Les États membres de l’UE sont censés atteindre un objectif de 10 % d’interconnexion d’ici 2020. Un dixième de la production d’électricité devrait alors pouvoir être exporté. L’Espagne et le Portugal font néanmoins partie de la douzaine de pays à la traîne.
Il est donc logique que les chantiers se multiplient pour pallier à ce problème. Le développement d’un réseau d’interconnexion électrique entre le Maroc et l’Europe se concrétise.
Une ligne de transport électrique exige d’importants investissements, le coût de cette ligne devrait revenir à 500 millions d’euros, selon Aziz Rabbah, ministre de l’énergie, des mines et du développement durable marocain.
Les opportunités
L’augmentation importante du nombre de batteries lithium mises sur le marché ces dernières années a entraîné un véritable boom de la filière lithium mondiale. La demande augmente chaque année, elle pourrait ainsi atteindre 50 000 tonnes dès 2025. Des entreprises se sont spécialisées dans l’extraction du lithium, et quelques pays, dont le Portugal, se spécialisent dans la production de ce métal vital pour les nouvelles technologies.
Le saviez-vous ?
En l’espace de seulement trois ans, la valeur marchande du lithium a été multipliée par trois. De 2003 à 2016, le prix de la tonne est passé de 2000 à plus de 22000 dollars. D’après les estimations de la Commission européenne, le marché européen des batteries pourrait valoir 250 milliards d’euros par an dès 2025, majoritairement porté par le développement des voitures électriques. .
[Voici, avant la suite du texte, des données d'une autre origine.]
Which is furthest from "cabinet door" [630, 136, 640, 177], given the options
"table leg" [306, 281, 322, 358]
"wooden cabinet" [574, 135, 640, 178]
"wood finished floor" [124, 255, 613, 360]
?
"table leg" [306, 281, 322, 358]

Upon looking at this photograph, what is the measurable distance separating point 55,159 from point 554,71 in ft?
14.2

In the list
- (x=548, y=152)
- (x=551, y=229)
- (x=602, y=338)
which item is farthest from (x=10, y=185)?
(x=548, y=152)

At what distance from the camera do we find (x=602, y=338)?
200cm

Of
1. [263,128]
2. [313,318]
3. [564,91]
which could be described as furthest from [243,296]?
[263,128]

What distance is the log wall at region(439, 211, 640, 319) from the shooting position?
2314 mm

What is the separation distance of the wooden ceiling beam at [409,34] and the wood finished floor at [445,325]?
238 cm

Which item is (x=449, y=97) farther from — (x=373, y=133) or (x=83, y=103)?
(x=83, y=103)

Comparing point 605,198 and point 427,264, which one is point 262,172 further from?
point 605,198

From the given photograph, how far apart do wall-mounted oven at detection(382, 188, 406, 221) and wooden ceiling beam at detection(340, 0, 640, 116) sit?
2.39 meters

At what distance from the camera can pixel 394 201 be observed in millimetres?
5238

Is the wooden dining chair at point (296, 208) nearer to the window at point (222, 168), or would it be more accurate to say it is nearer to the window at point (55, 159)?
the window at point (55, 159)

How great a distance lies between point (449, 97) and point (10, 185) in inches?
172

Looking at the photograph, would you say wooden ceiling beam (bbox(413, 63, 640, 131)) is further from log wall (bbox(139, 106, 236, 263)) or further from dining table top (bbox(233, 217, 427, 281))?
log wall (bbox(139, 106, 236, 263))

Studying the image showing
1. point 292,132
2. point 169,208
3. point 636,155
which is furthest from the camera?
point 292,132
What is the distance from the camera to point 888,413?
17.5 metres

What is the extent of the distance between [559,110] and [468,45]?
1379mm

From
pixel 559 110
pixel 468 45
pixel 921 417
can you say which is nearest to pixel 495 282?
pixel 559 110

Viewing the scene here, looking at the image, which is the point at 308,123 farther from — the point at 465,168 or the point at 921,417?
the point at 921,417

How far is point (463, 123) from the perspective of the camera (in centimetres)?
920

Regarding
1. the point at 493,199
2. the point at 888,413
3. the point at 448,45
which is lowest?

Le Portugal est déjà bien placé dans la future course au lithium. En Europe, c’est le principal producteur de lithium grâce à ses importants gisements. Au niveau global, le Portugal représente à lui seul 11% du marché européen. Dans le nord du Portugal, l’entreprise Lusorecursos, spécialisée dans l’extraction, gère le plus grand gisement d’Europe. Le pays compte construire ses propres usines de traitement de lithium. Ainsi, elle pourrait vendre un produit déjà transformé aux fabricants de batteries. C’est également l’opportunité de développer de nouvelles technologies qui amélioreront le stockage d’énergie dans des batteries pour sa filière d’énergies renouvelables.
Les efforts de décarbonation portugais sont un succès, mais la place du pays, aux confins de l’Europe et avec l’Espagne comme seul voisin, pourrait freiner le développement de son énergie propre. Les interconnecteurs, et en particulier les câbles électriques, sont un élément essentiel de l’Union de l’énergie pour assurer un vrai marché unique de l’électricité que souhaite l’Union Européenne. Ils permettent en effet de faire circuler les surplus produits d’un État à l’autre en fonction de la demande. Cependant, la volonté du Portugal d’être un acteur majeur des énergies renouvelables a permis la création d’une filière innovante et à forte valeur ajoutée.